Sunday, November 21, 2010

"TOTD, yo!"

Ah, the disease. Some call it alcoholism, some call it addiction. Those of us who suffer from it call it fucking hell. The sobriety calculator app on my phone (which I usually blog from) tells me that I have 822 days clean and sober today. And yes, even with more than two years of time, I still suffer from the disease. I work steps. I attend meetings. I sponsor others. I hold service positions. But I still suffer from the disease. Don't misunderstand, things are better now than they were when I was using, but I am never cured. Like anyone living with an incurable disease, there are things I can do to treat it, but it will never fully go away. I'm thinking right now of a friend of mine who is coming up 15 years who always insists that, even now, she is not all well and wonderful.

There is still a perception out there that the disease is the addiction itself. If that were true, then mere abstinence would be enough for us. It isn't. Anyone who's lived with a binge user or a dry drunk knows that to be true. I am not the first to say that I don't need to be loaded, I can be an asshole all on my own. The disease is about behavior, about thought patterns, about ways of communicating. It is the perversion of our natural survival instincts. It is the rampant overuse of defects of character. It is our desire and attempts to control. It is the reactions we make and the actions we take based out of our fears, both real and imagined. Our use, our addiction to any one particular drug of choice, is only a symptom.

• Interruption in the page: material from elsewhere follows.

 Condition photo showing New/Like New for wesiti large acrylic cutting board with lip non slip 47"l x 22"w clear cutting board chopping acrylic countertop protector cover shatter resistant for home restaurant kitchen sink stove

The disease develops through active use. Some say it's in our genes. For some of us, it's pressence can be seen long before we ever take our first drink or do our first drug. No matter how it starts, if it isn't arrested, it leads inexoribly to one of three places: jails, institutions, and death. Sometimes, reaching one of these is enough to wake us up from our stupor. We have a moment of clarity where we realize that we can't do it anymore. The idea occurs to us that there must be another way; there must be something better. We admit to ourselves that what we've been doing doesn't work. Perhaps we feel the presence of the divine and it gives us the strength to change. Maybe we crawl, battered, beaten, and broken, into the rooms of Recovery begging for help. Maybe we're dragged there.

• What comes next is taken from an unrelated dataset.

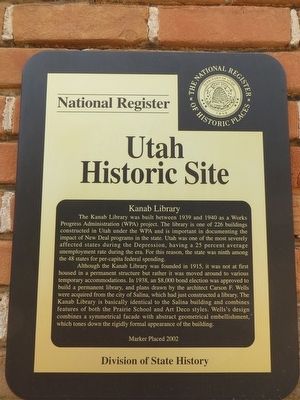 Kanab Library Marker image. Click for full size.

We lose so much because of this disease. We lose material posessions. We lose our jobs and our homes. We lose people, too--our girlfriends, boyfriends, wives, husbands. We lose our family, our parents and our children. We lose our way, and we lose ourselves.

I've heard it said that the beginning of this disease, the thing that happens inside us that allows it to take root and grow, is the idea that we are not enough. If you suffer from this disease, then somewhere along the way you bought into the idea that who you are, just as you are, isn't enough. That you had to be someone or something besides who you are at the core in order to be loved by other people. At the heart of so many of us with this disease is the idea that we are inherently unlovable. We feel that we don't deserve to be loved, that we have to do something special, be someone else, in order to be worthy of love. For many of us, the disease progresses to the point where we don't want to be loved, where we will do anything and everything to keep others from loving us. And all the while, we live our lives with this empty feeling inside.

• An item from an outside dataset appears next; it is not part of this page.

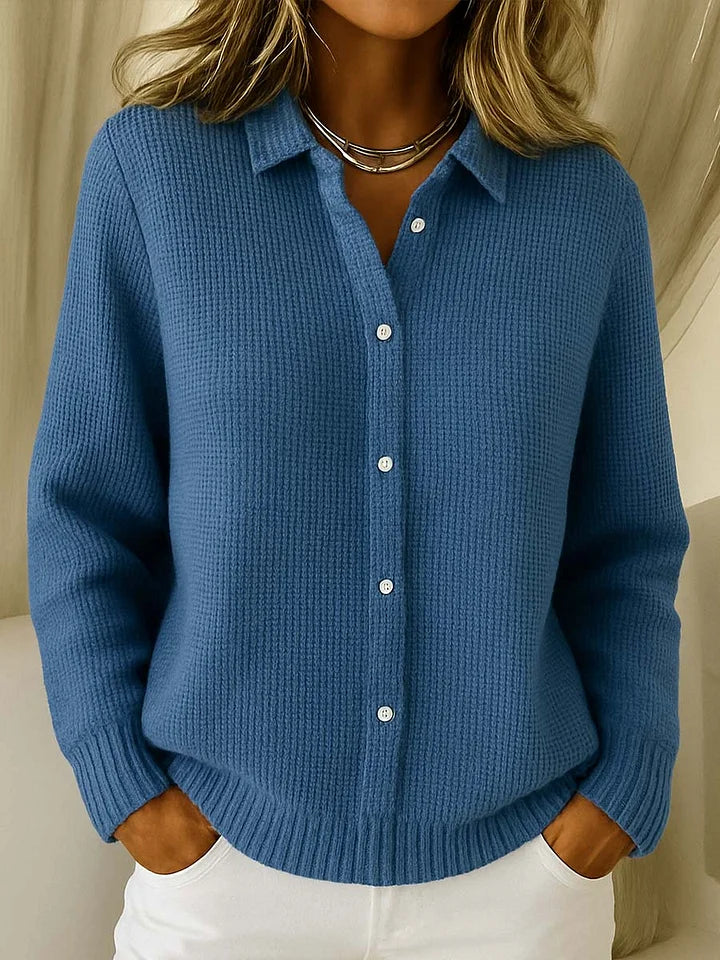 Cyris | Elegante Cardigan Lungo Donna Comodo 3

In the grips of our disease, we are insane. And like all insane people, we think we aren't. It takes a clear head to see how crazy we are. It takes the presence of other people who have been restored to sanity, who posess a measure or peace and serenity, who can show us a different way.

There are many opinions about the way out of this disease. Some feel therapy is the answer. Some believe that devout religious practice is. The rooms of 12-step Recovery don't claim to be the only way, just a way that does work. I've never met anyone who said they had worked all twelve steps of the program and it didn't do anything for them. I've heard it said, in different words, that it's important not to expect more than what the program offers. The program only offers freedom from active addiction, nothing more. I happen to disagree. What I have found through working the program of Recovery is nothing less than freedom. It's freedom from active addiction, yes, but also freedom to learn who I really am--and that includes the freedom to see the parts of myself I don't like and the freedom to work to change them.

I've learned, too, the dangers of underestimating my disease, of thinking that I've got it licked, that I've won the war. I don't get to win this war, but I do get a working truce. If I keep up my program, if I keep on working on myself, then I get an amicable separation from this bad marriage. And for me, that is more than good enough.